Source data
-- Opening Marker --

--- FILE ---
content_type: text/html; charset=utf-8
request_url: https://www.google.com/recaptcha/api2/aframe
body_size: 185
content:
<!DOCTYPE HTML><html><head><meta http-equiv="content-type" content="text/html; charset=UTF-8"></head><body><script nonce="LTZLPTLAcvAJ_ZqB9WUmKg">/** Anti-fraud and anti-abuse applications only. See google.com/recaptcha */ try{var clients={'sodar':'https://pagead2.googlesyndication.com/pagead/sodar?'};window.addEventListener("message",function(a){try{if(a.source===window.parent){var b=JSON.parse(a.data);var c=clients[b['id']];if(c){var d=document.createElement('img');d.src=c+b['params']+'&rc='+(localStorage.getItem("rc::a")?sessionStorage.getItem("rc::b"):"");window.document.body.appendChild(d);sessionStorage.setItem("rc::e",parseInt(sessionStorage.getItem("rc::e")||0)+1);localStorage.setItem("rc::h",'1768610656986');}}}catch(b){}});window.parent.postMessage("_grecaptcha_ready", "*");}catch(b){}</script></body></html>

-- Closing Marker --

→ PROBLEM TO SOLVE
Write out every entry again exactly, please, with nothing missing.

→ ANSWER TO THIS TASK
--- FILE ---
content_type: text/html; charset=utf-8
request_url: https://www.google.com/recaptcha/api2/aframe
body_size: 185
content:
<!DOCTYPE HTML><html><head><meta http-equiv="content-type" content="text/html; charset=UTF-8"></head><body><script nonce="LTZLPTLAcvAJ_ZqB9WUmKg">/** Anti-fraud and anti-abuse applications only. See google.com/recaptcha */ try{var clients={'sodar':'https://pagead2.googlesyndication.com/pagead/sodar?'};window.addEventListener("message",function(a){try{if(a.source===window.parent){var b=JSON.parse(a.data);var c=clients[b['id']];if(c){var d=document.createElement('img');d.src=c+b['params']+'&rc='+(localStorage.getItem("rc::a")?sessionStorage.getItem("rc::b"):"");window.document.body.appendChild(d);sessionStorage.setItem("rc::e",parseInt(sessionStorage.getItem("rc::e")||0)+1);localStorage.setItem("rc::h",'1768610656986');}}}catch(b){}});window.parent.postMessage("_grecaptcha_ready", "*");}catch(b){}</script></body></html>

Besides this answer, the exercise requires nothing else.